Paper Structure (46 sections, 4 figures, 8 tables)

This paper contains 46 sections, 4 figures, 8 tables.

Figures (4)

  • Figure 1: Overview of our proposed pipeline: instruction back-and-forth translation. (1) We first fine-tune a base model, e.g. Llama-2, on some seed examples from Open Assistant, for the task of instruction generation. We then extract initial candidate responses from a web corpus, e.g. Dolma, and use the fine-tuned model to obtain synthetic instructions that would go with the corresponding responses; (2) We separately obtain an instruction-following model by fine-tuning the same base model on the seed examples, and use it to score the quality of the (synthetic instruction, web-scraped response) pairs; (3) With the highest scoring pairs, we ask an existing aligned model (e.g. Llama-2-chat) to improve the responses further, conditioned on the generated instructions and the initial web texts. Steps (1) and (2) follow li2023self with some modifications (i.e. using preprocessed documents from Dolma instead of parsing raw HTMLs from ClueWeb). We provide a specific data example in the bottom row.
  • Figure 2: Quality of instruction prompts from various datasets, measured by their ability to distill useful information from a fixed model. We randomly sample 12.8K instructions from each dataset in our experiments and input them to Llama-2-70B-chat to distill its knowledge. The quality of the instructions is then measured by the performance of a model (Llama-2-7B) fine-tuned on the (instruction, distilled response) pairs.
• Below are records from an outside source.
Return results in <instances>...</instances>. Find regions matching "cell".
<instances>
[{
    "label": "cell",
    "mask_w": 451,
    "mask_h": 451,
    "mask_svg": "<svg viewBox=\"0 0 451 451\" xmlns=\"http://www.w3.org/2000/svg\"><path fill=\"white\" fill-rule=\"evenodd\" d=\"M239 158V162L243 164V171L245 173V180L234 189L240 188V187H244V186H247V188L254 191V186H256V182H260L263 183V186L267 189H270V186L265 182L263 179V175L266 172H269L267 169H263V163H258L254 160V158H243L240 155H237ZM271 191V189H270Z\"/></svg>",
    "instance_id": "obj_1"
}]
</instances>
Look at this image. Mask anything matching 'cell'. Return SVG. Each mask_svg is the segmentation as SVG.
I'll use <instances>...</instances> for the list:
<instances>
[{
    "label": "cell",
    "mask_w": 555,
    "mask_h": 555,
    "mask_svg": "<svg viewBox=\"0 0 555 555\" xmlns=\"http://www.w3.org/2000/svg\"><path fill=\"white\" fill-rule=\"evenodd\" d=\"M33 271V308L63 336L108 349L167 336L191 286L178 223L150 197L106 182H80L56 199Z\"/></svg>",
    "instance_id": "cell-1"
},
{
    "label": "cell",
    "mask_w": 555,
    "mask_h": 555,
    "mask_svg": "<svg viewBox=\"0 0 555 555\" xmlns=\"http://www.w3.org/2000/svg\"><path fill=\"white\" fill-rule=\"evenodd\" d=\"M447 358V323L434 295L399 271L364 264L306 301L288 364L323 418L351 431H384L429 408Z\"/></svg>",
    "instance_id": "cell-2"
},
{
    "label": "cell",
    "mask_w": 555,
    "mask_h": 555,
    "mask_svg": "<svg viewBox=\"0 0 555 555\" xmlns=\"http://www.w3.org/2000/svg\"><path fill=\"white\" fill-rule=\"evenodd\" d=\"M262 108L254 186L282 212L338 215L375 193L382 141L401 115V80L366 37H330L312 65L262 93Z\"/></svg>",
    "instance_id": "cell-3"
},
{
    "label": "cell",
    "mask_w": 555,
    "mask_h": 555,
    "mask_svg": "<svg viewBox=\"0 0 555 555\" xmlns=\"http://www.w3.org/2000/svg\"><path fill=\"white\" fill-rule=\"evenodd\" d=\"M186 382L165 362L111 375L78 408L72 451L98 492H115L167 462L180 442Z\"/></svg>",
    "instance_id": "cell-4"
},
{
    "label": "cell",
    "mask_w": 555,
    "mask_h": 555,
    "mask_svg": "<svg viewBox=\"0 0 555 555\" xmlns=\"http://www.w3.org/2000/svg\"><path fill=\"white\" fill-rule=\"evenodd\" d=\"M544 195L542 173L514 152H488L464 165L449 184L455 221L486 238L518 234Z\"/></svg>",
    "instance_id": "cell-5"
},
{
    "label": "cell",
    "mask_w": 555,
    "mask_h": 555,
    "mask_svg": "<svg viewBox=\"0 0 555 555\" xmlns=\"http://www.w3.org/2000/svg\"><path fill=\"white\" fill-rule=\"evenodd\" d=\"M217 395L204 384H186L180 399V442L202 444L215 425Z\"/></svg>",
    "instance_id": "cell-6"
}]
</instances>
We find that backtranslated instructions surpass other synthetic instruction generation methods (e.g. Alpaca), while still underperforming human-written queries (e.g. ShareGPT). This gap is partly, but not entirely, due to ShareGPT having longer instructions.
  • Figure 3: Diversity of instructions and responses from our backtranslation data and other common instruction datasets, as measured by the number of unique trigrams. We find that (i) while instructions generated in this work are more diverse than synthetic instructions from existing baselines including ClueWeb and Alpaca-GPT4, our instruction diversity still lags behind that of manually-crafted prompts, (ii) in terms of responses, using web-crawled texts sourced from Dolma yields the most diverse responses; rewriting reduces the response diversity slightly, but still offers much more text diversity than distillation.
  • Figure 7: Performance of fine-tuning on responses rewritten by different models. We find that using a smaller model (i.e. Llama-2-chat-7B) or a less aligned model (i.e. Llama-2 fine-tuned on Open Assistant) for rewriting yields lower response quality, as reflected in the win rate of a Llama-2-7B model fine-tuned on the resulting response data.